Abstract

Previous studies in clinical trial populations have demonstrated that patients presenting with positive troponin levels have a higher risk of mortality than patients with later positive troponin levels, but the influence of the timing of troponin elevation has not been previously characterized. We evaluate the impact of the timing of troponin elevation on clinical outcomes and adherence to the American College of Cardiology/American Heart Association acute care guidelines for patients with non-ST-segment elevation acute coronary syndromes. We examined inhospital outcomes and use of acute (<24 hours) medications and invasive cardiac procedures in 23,184 high-risk patients with non-ST-segment elevation acute coronary syndromes (positive cardiac markers or ischemic ST-segment changes) during 2001 to 2002 from 396 US hospitals participating in the Can Rapid Risk Stratification of Unstable Angina Patients Suppress ADverse Outcomes with Early Implementation of the American College of Cardiology/American Heart Association Guidelines (CRUSADE) Initiative.

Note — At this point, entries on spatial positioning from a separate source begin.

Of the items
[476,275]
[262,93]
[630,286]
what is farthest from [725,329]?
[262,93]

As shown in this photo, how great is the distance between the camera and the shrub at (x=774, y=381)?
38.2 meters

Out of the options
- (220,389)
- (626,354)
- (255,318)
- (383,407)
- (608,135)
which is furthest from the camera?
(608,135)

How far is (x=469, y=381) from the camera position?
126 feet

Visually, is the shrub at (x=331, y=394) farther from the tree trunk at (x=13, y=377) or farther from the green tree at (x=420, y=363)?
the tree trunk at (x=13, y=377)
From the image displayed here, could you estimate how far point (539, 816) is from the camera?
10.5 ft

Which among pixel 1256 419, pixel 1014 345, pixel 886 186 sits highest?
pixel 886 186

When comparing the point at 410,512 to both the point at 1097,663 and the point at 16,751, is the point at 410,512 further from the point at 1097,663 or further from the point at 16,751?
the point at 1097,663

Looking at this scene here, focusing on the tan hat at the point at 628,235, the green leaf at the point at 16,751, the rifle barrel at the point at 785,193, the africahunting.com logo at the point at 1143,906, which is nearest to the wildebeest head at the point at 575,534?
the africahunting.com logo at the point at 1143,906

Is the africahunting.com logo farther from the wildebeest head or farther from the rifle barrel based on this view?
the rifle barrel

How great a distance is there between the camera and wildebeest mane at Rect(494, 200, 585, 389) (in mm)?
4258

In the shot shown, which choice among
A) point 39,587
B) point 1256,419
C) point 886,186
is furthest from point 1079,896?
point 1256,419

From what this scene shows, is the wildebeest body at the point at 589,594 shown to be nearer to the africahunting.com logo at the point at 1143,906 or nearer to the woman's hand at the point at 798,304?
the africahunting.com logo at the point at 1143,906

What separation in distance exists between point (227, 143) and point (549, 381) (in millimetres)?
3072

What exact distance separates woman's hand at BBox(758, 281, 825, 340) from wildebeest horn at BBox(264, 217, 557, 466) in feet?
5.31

Baseline and peak troponin values were recorded and were designated as positive if above the cutoff value used at each institution to designate definite myocardial necrosis. In the study cohort, 53.2% of patients presented with baseline positive troponin levels, 30.6% had baseline negative/later positive troponin levels, and 16.2% had negative troponin levels during the entire hospitalization. Patients with baseline positive troponin levels had a higher risk of inhospital mortality than patients with baseline negative/later positive troponin levels (6.5% versus 4.1%) and were less likely to undergo early cardiac catheterization or percutaneous coronary intervention. The use of acute aspirin (in approximately 91% of patients), heparin (85%), and beta-blockers (78%) was similar in patients with baseline-positive versus later-positive troponin levels. These findings demonstrate that evidence-based therapies and interventions for non-ST-segment elevation acute coronary syndromes are underused in patients with elevated troponin levels, but baseline troponin elevations, which are associated with a higher risk of inhospital mortality, do not stimulate more aggressive care.